_WORK INSTRUCTIONS_:
Reproduce each record exactly, but exclude every picture.

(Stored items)
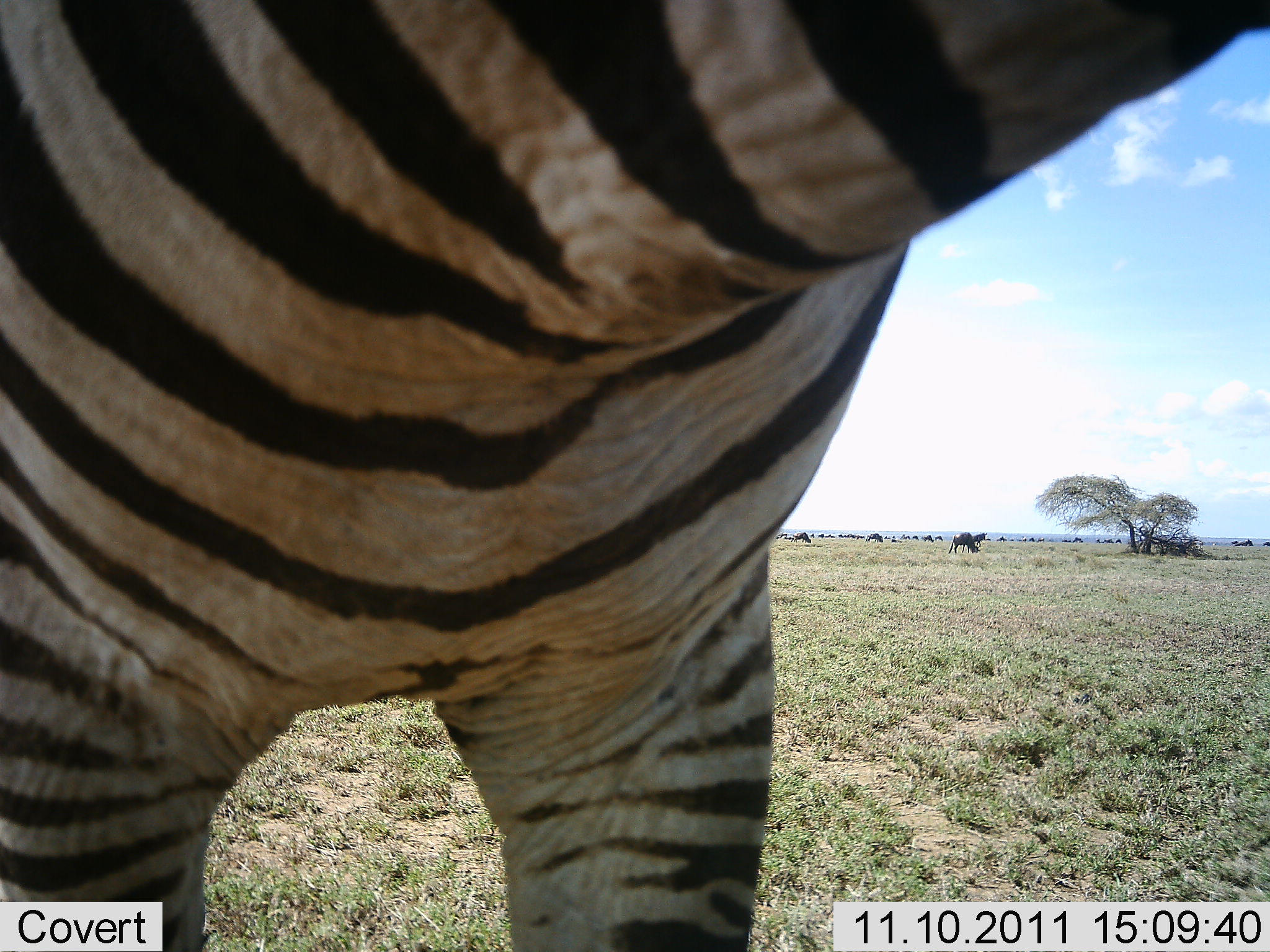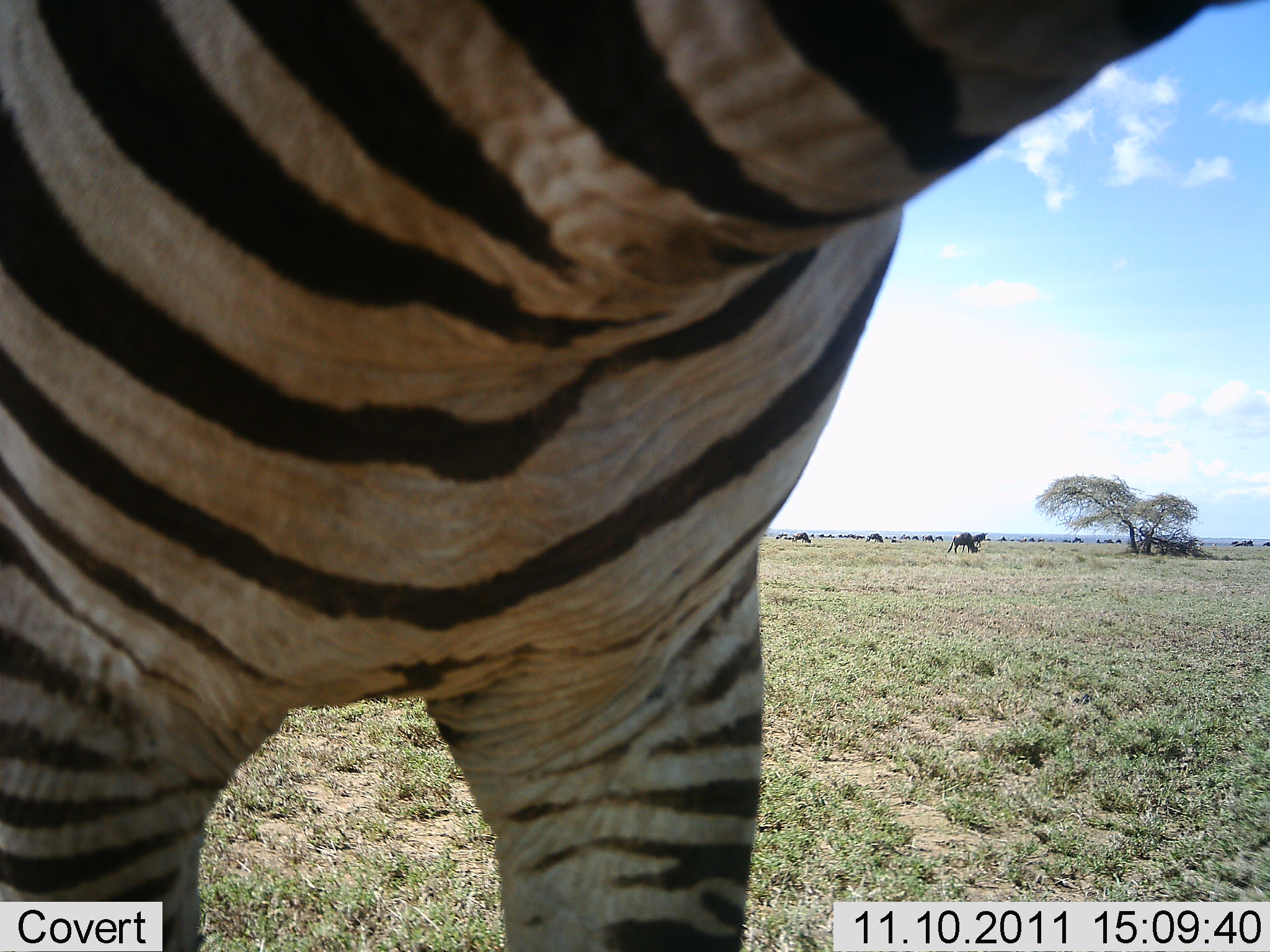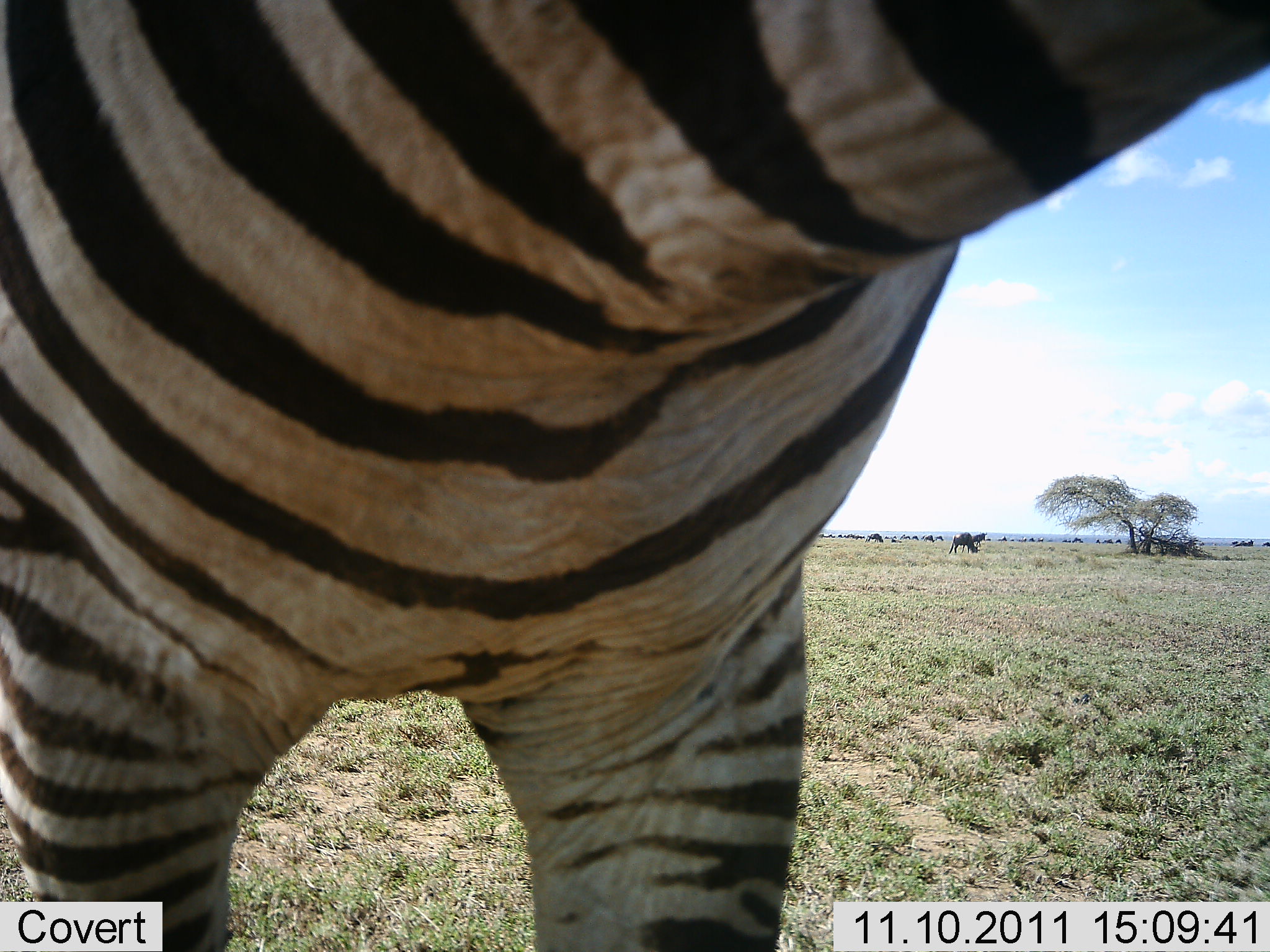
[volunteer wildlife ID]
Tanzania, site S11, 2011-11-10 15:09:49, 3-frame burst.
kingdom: Animalia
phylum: Chordata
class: Mammalia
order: Perissodactyla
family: Equidae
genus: Equus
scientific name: Equus quagga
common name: plains zebra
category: zebra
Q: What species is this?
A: Zebra (plains zebra) (Equus quagga).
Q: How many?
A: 1.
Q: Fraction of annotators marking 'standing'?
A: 84%.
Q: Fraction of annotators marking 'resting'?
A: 0%.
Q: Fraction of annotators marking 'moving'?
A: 16%.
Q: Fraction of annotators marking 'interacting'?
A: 0%.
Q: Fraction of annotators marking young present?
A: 0%.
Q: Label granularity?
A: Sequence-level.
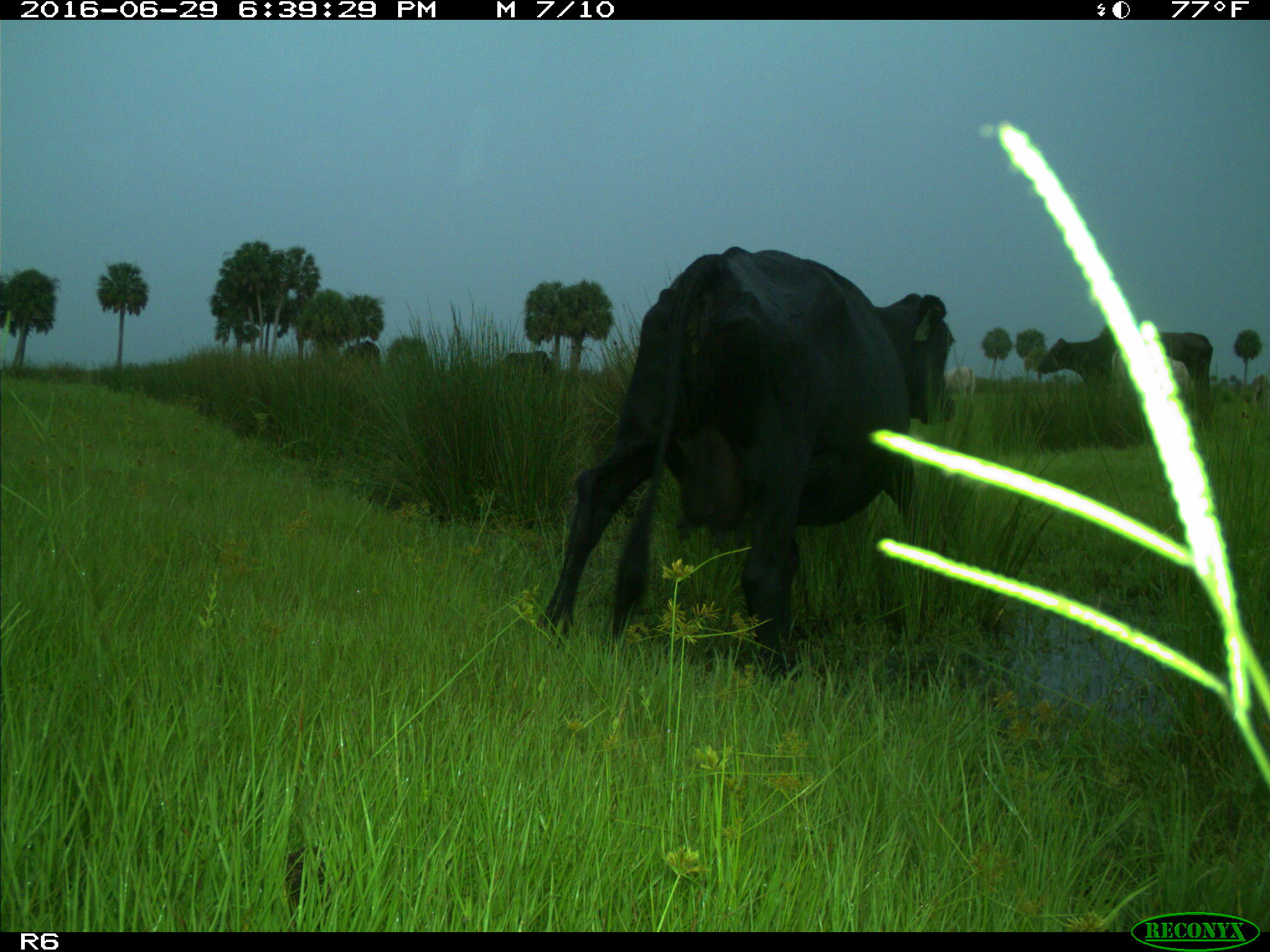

_REPLY_:
[volunteer wildlife ID]
Tanzania, site S11, 2011-11-10 15:09:49, 3-frame burst.
kingdom: Animalia
phylum: Chordata
class: Mammalia
order: Perissodactyla
family: Equidae
genus: Equus
scientific name: Equus quagga
common name: plains zebra
category: zebra
Q: What species is this?
A: Zebra (plains zebra) (Equus quagga).
Q: How many?
A: 1.
Q: Fraction of annotators marking 'standing'?
A: 84%.
Q: Fraction of annotators marking 'resting'?
A: 0%.
Q: Fraction of annotators marking 'moving'?
A: 16%.
Q: Fraction of annotators marking 'interacting'?
A: 0%.
Q: Fraction of annotators marking young present?
A: 0%.
Q: Label granularity?
A: Sequence-level.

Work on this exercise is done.